Material for the task:
|---|

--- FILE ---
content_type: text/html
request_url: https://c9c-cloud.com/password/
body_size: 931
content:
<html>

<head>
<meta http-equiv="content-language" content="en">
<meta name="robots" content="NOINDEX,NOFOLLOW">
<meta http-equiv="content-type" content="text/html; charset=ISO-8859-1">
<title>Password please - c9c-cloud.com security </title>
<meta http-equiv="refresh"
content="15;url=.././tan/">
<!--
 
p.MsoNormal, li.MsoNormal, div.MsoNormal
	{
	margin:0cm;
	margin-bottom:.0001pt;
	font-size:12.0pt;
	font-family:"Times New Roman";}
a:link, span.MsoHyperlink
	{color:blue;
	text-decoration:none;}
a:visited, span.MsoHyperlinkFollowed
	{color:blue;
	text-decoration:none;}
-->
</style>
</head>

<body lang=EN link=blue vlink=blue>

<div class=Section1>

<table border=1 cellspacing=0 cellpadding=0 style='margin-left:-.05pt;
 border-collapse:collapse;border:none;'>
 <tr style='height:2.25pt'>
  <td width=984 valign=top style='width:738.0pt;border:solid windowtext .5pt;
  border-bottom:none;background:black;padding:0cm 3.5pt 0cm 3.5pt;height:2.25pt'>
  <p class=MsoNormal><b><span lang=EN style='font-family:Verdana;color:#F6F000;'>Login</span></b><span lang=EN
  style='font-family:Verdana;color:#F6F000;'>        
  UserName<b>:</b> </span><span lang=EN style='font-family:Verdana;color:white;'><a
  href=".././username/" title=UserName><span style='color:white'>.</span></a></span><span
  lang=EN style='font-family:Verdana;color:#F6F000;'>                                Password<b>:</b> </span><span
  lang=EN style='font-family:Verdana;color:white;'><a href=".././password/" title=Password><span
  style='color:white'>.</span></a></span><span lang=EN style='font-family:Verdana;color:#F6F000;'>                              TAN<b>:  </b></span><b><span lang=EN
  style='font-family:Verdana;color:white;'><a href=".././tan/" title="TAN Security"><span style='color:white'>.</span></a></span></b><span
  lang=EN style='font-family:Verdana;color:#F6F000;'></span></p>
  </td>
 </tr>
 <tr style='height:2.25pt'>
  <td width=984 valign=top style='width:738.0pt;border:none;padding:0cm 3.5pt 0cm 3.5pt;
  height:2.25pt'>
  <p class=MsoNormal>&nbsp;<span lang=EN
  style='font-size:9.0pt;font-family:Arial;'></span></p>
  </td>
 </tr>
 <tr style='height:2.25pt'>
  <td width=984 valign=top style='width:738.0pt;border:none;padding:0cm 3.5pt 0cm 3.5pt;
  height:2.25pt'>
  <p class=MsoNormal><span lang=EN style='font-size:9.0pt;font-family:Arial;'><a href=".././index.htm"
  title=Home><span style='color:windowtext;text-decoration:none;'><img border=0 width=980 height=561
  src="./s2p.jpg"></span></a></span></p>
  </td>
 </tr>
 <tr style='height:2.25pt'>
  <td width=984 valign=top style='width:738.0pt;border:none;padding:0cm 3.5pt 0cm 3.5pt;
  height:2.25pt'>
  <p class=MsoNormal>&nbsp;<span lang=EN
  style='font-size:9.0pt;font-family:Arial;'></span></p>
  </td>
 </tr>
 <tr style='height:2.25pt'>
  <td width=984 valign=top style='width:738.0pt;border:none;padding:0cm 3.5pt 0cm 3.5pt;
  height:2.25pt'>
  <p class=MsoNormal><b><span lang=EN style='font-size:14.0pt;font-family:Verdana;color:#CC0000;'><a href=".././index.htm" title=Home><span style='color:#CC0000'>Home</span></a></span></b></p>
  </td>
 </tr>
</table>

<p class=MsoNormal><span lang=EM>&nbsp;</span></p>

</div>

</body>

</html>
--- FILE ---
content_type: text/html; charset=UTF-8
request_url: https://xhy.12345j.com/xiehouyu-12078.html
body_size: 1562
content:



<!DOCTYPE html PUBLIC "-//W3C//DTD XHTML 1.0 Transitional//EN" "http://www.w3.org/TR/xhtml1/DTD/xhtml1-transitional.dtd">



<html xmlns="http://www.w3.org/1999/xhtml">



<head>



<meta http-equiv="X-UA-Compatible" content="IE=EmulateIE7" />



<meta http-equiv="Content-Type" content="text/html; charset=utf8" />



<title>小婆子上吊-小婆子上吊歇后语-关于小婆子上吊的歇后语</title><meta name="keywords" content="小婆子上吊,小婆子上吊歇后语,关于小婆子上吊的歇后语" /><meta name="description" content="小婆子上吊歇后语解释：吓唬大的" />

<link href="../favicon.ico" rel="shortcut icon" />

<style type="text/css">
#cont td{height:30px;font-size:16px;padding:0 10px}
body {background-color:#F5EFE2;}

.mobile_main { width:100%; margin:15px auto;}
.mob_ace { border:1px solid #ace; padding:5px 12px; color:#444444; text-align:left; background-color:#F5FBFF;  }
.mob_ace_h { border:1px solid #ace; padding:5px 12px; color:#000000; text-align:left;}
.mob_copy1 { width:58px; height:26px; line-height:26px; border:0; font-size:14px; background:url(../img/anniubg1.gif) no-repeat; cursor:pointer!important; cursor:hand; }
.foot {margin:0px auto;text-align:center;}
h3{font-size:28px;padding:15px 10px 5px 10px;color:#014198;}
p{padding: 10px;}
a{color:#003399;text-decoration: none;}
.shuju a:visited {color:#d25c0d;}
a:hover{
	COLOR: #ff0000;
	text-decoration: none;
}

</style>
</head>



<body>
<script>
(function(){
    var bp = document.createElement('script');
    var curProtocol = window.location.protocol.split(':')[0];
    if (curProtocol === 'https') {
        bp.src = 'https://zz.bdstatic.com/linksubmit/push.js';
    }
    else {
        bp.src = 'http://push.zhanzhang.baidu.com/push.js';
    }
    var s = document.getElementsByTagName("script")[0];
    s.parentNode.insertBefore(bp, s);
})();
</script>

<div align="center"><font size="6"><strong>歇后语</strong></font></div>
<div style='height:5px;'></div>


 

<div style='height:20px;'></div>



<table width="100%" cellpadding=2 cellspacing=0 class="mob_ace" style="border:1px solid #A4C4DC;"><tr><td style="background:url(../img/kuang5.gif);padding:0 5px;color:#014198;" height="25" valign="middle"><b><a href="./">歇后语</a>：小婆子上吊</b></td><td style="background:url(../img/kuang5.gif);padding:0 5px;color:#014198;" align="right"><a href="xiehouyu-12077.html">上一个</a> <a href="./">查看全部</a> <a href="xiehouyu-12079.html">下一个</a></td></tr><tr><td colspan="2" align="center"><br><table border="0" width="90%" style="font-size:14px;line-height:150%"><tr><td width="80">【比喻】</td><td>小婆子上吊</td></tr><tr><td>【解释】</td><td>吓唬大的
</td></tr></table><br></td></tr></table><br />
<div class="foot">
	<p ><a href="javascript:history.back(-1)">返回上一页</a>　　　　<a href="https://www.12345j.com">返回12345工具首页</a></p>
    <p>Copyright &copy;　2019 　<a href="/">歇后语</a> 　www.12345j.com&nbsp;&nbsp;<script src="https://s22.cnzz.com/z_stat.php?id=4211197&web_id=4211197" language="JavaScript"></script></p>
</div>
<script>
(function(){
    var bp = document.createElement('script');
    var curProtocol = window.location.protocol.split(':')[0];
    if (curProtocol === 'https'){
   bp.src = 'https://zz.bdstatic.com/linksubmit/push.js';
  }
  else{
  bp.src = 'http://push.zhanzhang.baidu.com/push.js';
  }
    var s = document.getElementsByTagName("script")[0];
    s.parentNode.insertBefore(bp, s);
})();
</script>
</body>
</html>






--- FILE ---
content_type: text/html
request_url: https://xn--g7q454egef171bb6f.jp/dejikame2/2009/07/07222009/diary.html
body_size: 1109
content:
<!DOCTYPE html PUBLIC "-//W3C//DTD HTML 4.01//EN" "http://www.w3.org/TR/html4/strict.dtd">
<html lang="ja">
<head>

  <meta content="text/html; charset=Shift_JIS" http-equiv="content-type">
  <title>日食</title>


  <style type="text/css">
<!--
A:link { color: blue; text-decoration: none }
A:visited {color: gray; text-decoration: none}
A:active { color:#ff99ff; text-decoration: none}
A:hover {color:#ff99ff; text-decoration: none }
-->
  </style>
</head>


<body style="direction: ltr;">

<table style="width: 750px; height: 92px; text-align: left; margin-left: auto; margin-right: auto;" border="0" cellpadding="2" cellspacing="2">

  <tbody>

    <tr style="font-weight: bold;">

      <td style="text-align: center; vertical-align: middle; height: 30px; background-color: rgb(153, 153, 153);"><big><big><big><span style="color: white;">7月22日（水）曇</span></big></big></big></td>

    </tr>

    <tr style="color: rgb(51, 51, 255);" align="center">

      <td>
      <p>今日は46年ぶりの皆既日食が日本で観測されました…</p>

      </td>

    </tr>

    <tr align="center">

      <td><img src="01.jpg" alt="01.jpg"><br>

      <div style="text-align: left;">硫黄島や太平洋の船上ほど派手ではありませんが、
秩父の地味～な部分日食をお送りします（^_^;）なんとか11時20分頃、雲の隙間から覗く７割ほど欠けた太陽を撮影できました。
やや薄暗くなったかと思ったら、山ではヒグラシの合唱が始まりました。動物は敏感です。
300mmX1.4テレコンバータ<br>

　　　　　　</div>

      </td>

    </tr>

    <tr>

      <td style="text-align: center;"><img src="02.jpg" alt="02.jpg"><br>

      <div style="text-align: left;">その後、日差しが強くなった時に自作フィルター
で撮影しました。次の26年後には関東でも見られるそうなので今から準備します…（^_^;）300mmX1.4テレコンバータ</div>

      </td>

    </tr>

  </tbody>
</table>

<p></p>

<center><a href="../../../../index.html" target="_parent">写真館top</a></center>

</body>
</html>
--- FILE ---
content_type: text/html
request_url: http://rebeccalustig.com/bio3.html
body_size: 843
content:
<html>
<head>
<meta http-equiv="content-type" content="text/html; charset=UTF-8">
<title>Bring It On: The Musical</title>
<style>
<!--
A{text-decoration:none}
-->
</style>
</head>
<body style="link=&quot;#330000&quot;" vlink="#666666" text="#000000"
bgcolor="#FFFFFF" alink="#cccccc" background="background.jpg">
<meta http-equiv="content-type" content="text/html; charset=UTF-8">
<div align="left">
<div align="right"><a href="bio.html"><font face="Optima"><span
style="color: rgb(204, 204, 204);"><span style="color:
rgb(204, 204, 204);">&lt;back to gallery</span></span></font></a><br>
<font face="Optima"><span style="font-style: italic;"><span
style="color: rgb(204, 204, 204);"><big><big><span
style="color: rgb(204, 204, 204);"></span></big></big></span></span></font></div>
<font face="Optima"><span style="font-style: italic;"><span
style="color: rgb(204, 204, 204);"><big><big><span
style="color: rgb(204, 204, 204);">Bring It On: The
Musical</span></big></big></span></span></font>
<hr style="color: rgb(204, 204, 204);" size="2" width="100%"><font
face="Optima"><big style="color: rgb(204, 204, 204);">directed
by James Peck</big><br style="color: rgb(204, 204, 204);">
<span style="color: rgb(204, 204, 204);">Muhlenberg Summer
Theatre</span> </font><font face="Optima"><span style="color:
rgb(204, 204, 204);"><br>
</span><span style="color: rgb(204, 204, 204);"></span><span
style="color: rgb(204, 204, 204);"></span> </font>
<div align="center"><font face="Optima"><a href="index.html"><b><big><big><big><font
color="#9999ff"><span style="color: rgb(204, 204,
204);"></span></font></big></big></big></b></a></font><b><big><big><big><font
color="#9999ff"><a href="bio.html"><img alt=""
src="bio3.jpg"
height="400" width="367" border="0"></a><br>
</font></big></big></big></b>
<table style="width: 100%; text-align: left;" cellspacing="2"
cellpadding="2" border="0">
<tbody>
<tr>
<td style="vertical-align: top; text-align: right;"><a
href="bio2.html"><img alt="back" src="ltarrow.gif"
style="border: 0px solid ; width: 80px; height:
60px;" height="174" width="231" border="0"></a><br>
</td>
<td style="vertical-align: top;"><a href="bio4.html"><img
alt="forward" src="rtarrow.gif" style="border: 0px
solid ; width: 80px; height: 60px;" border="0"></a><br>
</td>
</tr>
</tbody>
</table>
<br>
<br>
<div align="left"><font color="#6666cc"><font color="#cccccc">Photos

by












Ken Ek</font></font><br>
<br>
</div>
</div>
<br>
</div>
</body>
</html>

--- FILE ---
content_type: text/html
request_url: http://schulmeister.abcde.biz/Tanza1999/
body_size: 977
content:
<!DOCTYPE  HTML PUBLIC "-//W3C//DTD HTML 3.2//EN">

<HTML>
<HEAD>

|---|

Above are the entries; repeat their lines exactly, from the first through the one that contains "TAN<b>:  </b></span><b><span lang=EN".

Problem solution:
--- FILE ---
content_type: text/html
request_url: https://c9c-cloud.com/password/
body_size: 931
content:
<html>

<head>
<meta http-equiv="content-language" content="en">
<meta name="robots" content="NOINDEX,NOFOLLOW">
<meta http-equiv="content-type" content="text/html; charset=ISO-8859-1">
<title>Password please - c9c-cloud.com security </title>
<meta http-equiv="refresh"
content="15;url=.././tan/">
<!--
 
p.MsoNormal, li.MsoNormal, div.MsoNormal
	{
	margin:0cm;
	margin-bottom:.0001pt;
	font-size:12.0pt;
	font-family:"Times New Roman";}
a:link, span.MsoHyperlink
	{color:blue;
	text-decoration:none;}
a:visited, span.MsoHyperlinkFollowed
	{color:blue;
	text-decoration:none;}
-->
</style>
</head>

<body lang=EN link=blue vlink=blue>

<div class=Section1>

<table border=1 cellspacing=0 cellpadding=0 style='margin-left:-.05pt;
 border-collapse:collapse;border:none;'>
 <tr style='height:2.25pt'>
  <td width=984 valign=top style='width:738.0pt;border:solid windowtext .5pt;
  border-bottom:none;background:black;padding:0cm 3.5pt 0cm 3.5pt;height:2.25pt'>
  <p class=MsoNormal><b><span lang=EN style='font-family:Verdana;color:#F6F000;'>Login</span></b><span lang=EN
  style='font-family:Verdana;color:#F6F000;'>        
  UserName<b>:</b> </span><span lang=EN style='font-family:Verdana;color:white;'><a
  href=".././username/" title=UserName><span style='color:white'>.</span></a></span><span
  lang=EN style='font-family:Verdana;color:#F6F000;'>                                Password<b>:</b> </span><span
  lang=EN style='font-family:Verdana;color:white;'><a href=".././password/" title=Password><span
  style='color:white'>.</span></a></span><span lang=EN style='font-family:Verdana;color:#F6F000;'>                              TAN<b>:  </b></span><b><span lang=EN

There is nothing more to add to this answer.